Porque si se acepta esta premisa, no hay ley que se pueda sacar adelante si la justicia no está de acuerdo. Así de sencillo. Se argumenta, en voz baja, que si la ley hubiera estado mejor redactada, eso no habría pasado y el Tribunal Supremo no habría tenido más remedio que levantar las órdenes de detención de Puigdemont, Comín y Puig, así como cancelar la inhabilitación de Junqueras, Turull, Forcadell, Romeva y Dolors Bassa. Supongo que nadie puede pensar que los dirigentes independentistas y sus abogados son tan tontos como para acabárselo creyendo. Se puede utilizar este argumento como piel de plátano, para convencer al amplio bloque de ingenuos o de aquellos que siempre tienden a ver un punto de equidad cuando se trata de evaluar la actuación de la justicia española con los independentistas. Aquellos que ponen por delante frases como "es que lo que hicieron..." y olvidan que la amnistía no era un juicio sobre lo que hicieron, sino una reparación sobre el injusto castigo que tenían. Eso y nada más.

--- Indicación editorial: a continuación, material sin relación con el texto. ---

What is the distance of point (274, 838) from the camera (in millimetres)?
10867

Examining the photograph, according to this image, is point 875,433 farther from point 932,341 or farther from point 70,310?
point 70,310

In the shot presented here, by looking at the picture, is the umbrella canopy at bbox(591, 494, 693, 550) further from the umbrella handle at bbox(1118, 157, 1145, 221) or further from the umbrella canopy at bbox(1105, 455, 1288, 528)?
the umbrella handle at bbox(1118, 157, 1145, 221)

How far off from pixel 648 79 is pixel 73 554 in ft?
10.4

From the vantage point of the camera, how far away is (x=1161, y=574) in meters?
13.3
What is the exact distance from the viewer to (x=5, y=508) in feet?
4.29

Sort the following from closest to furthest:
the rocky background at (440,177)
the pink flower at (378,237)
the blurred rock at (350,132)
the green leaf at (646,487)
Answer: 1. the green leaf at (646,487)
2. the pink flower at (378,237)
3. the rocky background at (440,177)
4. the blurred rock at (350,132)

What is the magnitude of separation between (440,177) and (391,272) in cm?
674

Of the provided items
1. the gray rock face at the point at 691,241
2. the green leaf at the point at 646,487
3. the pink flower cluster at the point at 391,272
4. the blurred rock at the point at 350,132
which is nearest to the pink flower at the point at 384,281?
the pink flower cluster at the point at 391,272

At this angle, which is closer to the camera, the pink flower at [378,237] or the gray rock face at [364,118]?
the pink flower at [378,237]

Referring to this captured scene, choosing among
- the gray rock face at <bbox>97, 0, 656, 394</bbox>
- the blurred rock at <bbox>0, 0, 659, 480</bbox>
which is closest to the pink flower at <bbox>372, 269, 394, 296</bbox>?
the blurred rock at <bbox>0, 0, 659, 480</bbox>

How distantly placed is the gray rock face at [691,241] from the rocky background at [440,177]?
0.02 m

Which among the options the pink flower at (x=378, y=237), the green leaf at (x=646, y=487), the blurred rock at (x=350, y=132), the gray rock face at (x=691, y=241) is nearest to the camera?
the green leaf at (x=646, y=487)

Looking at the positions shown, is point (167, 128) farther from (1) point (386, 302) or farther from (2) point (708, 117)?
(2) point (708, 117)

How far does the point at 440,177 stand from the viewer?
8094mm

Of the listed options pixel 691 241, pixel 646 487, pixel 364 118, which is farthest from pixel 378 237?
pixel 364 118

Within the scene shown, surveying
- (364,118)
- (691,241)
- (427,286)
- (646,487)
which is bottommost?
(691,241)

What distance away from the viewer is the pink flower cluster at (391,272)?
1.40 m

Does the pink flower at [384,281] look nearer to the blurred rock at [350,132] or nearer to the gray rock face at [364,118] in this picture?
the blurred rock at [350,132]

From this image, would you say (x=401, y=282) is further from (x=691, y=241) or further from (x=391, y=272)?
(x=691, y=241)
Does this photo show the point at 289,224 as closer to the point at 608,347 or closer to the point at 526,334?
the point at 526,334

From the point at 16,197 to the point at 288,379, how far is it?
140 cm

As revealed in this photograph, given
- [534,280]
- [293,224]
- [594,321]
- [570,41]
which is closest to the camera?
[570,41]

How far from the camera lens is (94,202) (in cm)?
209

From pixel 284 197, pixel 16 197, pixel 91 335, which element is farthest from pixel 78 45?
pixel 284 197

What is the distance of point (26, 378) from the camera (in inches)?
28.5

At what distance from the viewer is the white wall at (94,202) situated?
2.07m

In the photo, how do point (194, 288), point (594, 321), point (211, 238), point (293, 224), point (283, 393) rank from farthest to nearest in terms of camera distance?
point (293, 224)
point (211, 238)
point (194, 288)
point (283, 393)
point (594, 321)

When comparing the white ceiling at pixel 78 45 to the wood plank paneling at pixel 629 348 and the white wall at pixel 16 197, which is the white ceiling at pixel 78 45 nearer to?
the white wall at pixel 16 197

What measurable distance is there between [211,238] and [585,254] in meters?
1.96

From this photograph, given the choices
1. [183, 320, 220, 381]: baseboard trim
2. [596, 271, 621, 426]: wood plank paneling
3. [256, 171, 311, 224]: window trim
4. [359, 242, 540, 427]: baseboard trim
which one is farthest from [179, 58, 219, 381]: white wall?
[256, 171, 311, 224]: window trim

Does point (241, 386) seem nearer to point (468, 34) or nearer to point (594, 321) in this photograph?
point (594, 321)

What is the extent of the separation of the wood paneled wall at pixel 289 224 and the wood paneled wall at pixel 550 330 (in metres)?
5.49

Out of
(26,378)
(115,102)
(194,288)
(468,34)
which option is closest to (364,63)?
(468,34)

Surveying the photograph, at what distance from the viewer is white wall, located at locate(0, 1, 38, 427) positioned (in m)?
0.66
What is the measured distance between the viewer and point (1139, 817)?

Dice el gobierno español que la ley de amnistía es clara y los jueces tienen que aplicarla. Tiene razón, aunque calle que para ellos, empezando por Pedro Sánchez, es un auténtico revolcón de dimensiones colosales. Ya sé que con un jugador de póquer como el presidente del gobierno también existe la posibilidad de que piense que ha hecho formalmente lo que ha podido y si no sale bien, tampoco le va mal. Con la autoestima tan alta que tiene, podrá explicar en petit comité que él es presidente desde el 2 de junio de 2018 —ya ha empezado su séptimo año— y los independentistas pasan el tiempo en la maraña judicial que ha tejido el estado español y que a cada paso que dan para intentar llegar a la meta, el final está dos pasos más allá.

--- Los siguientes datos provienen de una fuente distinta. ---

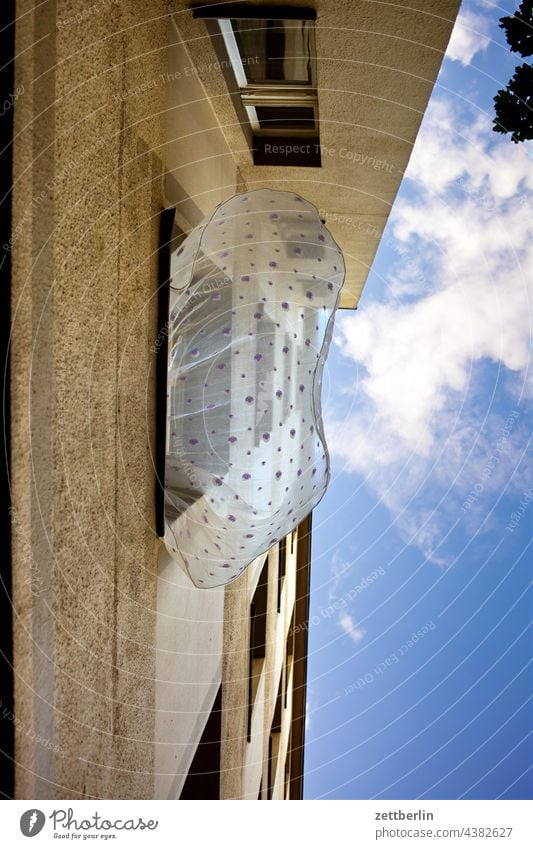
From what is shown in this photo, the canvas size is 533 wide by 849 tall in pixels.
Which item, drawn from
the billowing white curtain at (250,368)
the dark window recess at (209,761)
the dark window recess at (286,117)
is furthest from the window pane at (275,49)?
the dark window recess at (209,761)

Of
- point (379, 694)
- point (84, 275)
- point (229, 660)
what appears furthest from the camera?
point (229, 660)

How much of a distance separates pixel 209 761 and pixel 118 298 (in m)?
2.65

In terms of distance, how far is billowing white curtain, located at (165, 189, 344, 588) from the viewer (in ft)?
5.80

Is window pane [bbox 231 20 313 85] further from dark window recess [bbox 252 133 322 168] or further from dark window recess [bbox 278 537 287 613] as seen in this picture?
dark window recess [bbox 278 537 287 613]

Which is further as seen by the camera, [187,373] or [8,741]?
[187,373]

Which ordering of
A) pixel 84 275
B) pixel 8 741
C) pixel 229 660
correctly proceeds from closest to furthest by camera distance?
pixel 8 741 → pixel 84 275 → pixel 229 660

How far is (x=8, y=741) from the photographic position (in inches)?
40.9

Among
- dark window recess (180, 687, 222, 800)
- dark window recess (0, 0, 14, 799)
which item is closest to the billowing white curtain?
dark window recess (0, 0, 14, 799)

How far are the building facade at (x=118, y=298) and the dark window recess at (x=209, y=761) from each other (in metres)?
0.02

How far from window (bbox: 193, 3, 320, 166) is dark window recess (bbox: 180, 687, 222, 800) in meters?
2.82

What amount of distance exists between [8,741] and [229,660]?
2.87 metres

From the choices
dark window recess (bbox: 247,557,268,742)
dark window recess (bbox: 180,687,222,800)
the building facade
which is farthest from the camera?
dark window recess (bbox: 247,557,268,742)

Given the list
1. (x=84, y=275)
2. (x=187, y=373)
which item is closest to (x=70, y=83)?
(x=84, y=275)
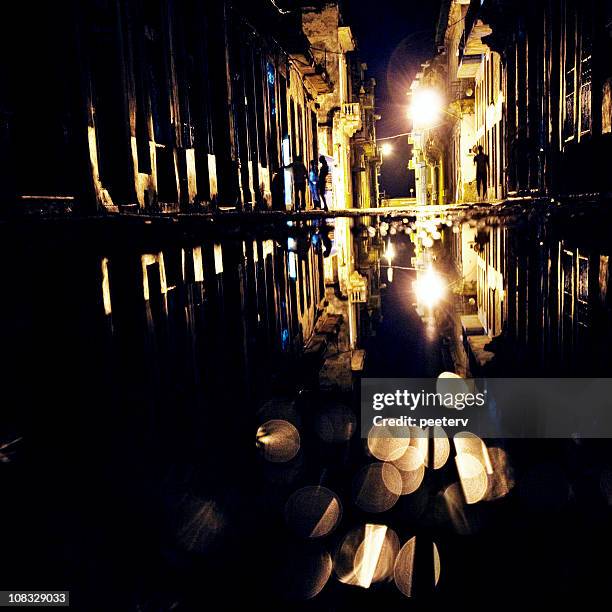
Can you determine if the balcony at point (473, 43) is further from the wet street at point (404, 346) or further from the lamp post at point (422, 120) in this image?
the wet street at point (404, 346)

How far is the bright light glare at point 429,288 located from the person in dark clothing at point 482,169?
17092 millimetres

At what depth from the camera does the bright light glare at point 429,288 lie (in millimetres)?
4390

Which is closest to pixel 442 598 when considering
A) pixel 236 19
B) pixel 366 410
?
pixel 366 410

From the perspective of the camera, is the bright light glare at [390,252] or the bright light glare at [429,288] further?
the bright light glare at [390,252]

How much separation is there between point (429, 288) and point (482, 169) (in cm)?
1872

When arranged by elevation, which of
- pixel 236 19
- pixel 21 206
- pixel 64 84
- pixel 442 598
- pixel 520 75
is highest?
pixel 236 19

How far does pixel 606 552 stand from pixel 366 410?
96 cm

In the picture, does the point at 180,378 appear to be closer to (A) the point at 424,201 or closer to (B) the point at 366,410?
(B) the point at 366,410

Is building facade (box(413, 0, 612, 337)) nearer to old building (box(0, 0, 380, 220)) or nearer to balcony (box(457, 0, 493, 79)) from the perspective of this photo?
balcony (box(457, 0, 493, 79))

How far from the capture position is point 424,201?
5466 centimetres

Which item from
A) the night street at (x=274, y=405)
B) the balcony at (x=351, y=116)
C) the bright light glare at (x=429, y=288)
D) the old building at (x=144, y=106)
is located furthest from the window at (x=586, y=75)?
the balcony at (x=351, y=116)

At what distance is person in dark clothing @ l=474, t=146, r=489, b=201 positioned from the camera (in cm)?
2188

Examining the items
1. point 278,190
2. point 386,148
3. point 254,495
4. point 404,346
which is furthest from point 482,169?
point 386,148

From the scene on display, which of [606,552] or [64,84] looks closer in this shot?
[606,552]
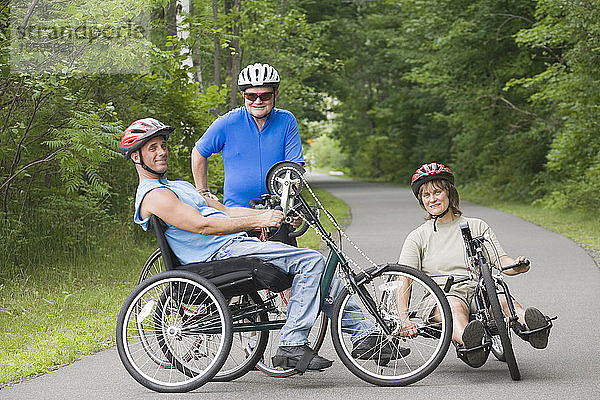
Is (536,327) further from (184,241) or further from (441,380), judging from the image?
(184,241)

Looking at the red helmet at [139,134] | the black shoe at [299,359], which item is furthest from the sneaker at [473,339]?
the red helmet at [139,134]

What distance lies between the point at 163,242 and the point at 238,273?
515 millimetres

El Supremo lo ha dejado meridianamente claro: acordad lo que queráis que, al final, la decisión será mía
Una última reflexión: ya se debe poder decir que la ley de amnistía es el último fiasco de los acuerdos con el estado español. Se repite, a otro nivel, lo que ya sucedió con el Estatut: lo que se acuerda en las Cortes generales entre unos y otros, el Tribunal Supremo o el Tribunal Constitucional lo acaba trinchando. No hay una gran diferencia entre acordar las cosas o no, porque el final siempre es negativo. No tiene valor alguno el acuerdo político, ya que la justicia lo acabará rectificando y dejándolo en papel mojado. Que eso suceda, además, en plena investidura de un candidato a la presidencia de la Generalitat, acaba siendo un ejemplo más de la fiabilidad de los acuerdos que se puedan alcanzar. No sé muy bien, por ejemplo, quién se va a creer en Catalunya, más allá de los que necesiten creérselo, que el gobierno español va a llegar a una financiación singular de Catalunya o un concierto económico para facilitar la llegada de Salvador Illa al Palau de la Generalitat.

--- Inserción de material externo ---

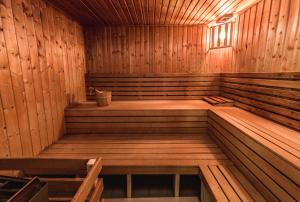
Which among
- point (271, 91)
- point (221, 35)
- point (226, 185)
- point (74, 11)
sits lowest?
point (226, 185)

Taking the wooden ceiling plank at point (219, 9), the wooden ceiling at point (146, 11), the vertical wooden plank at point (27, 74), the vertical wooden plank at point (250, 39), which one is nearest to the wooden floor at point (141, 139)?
the vertical wooden plank at point (27, 74)

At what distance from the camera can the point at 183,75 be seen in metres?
4.06

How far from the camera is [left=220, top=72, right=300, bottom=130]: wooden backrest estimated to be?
199 cm

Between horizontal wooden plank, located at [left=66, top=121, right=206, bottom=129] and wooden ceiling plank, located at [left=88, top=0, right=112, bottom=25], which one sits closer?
wooden ceiling plank, located at [left=88, top=0, right=112, bottom=25]

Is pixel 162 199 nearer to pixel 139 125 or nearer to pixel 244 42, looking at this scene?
pixel 139 125

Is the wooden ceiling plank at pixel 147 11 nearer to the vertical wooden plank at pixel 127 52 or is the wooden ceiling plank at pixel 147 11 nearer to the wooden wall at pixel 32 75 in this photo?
the vertical wooden plank at pixel 127 52

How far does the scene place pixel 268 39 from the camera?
9.26 feet

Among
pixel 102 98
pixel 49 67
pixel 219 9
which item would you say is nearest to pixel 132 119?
pixel 102 98

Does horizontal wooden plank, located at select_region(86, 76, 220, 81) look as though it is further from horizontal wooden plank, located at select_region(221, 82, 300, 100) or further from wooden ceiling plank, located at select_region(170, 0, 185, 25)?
wooden ceiling plank, located at select_region(170, 0, 185, 25)

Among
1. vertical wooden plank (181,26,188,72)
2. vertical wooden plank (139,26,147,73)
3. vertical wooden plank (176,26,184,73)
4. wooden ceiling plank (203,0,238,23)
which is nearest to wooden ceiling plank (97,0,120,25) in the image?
vertical wooden plank (139,26,147,73)

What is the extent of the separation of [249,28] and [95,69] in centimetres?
372

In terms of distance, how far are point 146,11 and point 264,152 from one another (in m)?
3.06

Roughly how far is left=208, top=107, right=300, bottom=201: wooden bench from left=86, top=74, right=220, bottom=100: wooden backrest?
5.39 feet

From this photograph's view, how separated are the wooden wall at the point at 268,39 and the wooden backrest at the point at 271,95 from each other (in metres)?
0.37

El Supremo lo ha dejado meridianamente claro: acordad lo que queráis que, al final, la decisión será mía. Y siempre acaba habiendo un camino para judicializarlo todo, como el tiempo ha demostrado. A lo mejor el mensaje que está enviando Madrid es que los acuerdos se han de hacer en otro palacio, porque con la Moncloa el final siempre es el mismo.